Russia’s drastic counterterrorism efforts in advance of major sporting events in its territory are, in some ways, a reflection of terrorist organizations’ efforts to target the events and the concomitant uptick in terrorist activity. Yet the nature of these measures also belies domestic political concerns. FSB leadership; important regional actors such as the head of the Chechen Republic, Ramzan Kadyrov; and even Russian President Vladimir Putin have built their mandates of power partially on claims that they subdued the long-standing insurgency in the North Caucasus region. Successful terrorist attacks—like several perpetrated by insurgent groups in the early 2000s in Russia—are a stinging reminder to Russians that the government and its counterterrorism apparatus may not have everything under control. In this light, a jihadist attack on an international sporting event would constitute a domestic political nightmare at many levels of the Russian government.
To prevent such an occurrence, Russia adopted wide-reaching and draconian methods. Many countries would consider the exodus of thousands of its citizens to join overseas terrorist organizations to be an outright counterterrorism failure, even more so if the government had a policy to facilitate their travel (directly or indirectly). Russian counterterrorism officials, however, viewed these tactics and others they employed as largely successful.

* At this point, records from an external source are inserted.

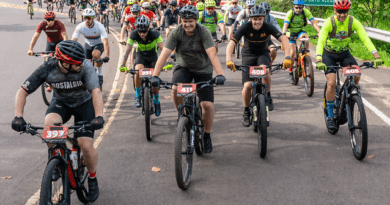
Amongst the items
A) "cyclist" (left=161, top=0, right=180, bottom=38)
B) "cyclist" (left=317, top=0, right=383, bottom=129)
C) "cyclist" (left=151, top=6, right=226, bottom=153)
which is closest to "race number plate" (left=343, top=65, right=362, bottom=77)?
"cyclist" (left=317, top=0, right=383, bottom=129)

Regardless of the subsequent, and substantial, effect on the global jihadist movement, a counterterrorism “win” from Russia’s perspective entailed quelling any forms of domestic terrorism, no matter the cost. And if Russia avoids an attack on the 2018 World Cup, the increased frequency of counterterrorism efforts throughout the country will again likely be viewed as a success.
But as it engages in methods similar to those it used before the 2014 Olympics, Russia may find that the threat picture has metastasized beyond its control, dampening the effectiveness of the tactics and potentially causing blowback. For one thing, the FSB’s ability to induce jihadists to leave the country is much diminished. With the depletion of ISIS-held territory in Syria and Iraq, there are fewer “pull factors” for Russian jihadists to overseas destinations, even if they are provided Russian government support. Meanwhile, the increased frequency of counterterrorism efforts does little to reduce the underlying factors behind jihadist radicalization, and evidence from the past 20 years indicates that many of these operations are among the major factors drawing Russian citizens to jihadist groups. With fewer outlets for external travel and frequent calls by ISIS and other jihadist groups to attack their native country, Russia’s homegrown jihadists may be emboldened to refocus their efforts on large-scale domestic attacks. In other words, by taking extreme measures to eliminate the risk of a major jihadist attack, Russian officials may have inadvertently exacerbated many of the factors that historically lead to these attacks in the first place.
Just two days after the World Cup began, a taxi driver drove into a crowd of revelers in Moscow’s city center. While no terrorist organization has yet claimed credit and authorities insist that the incident was accidental and not terror-related, some analysts and commentators have questioned this assessment. Terrorism analysts will undoubtedly be monitoring events closely as the World Cup continues, both for further indications of terrorist activity and for Russia’s efforts to prevent attacks. If history is any indication, these efforts could dictate the future of homegrown violent extremism in Russia, with potential to reverberate in the region and beyond.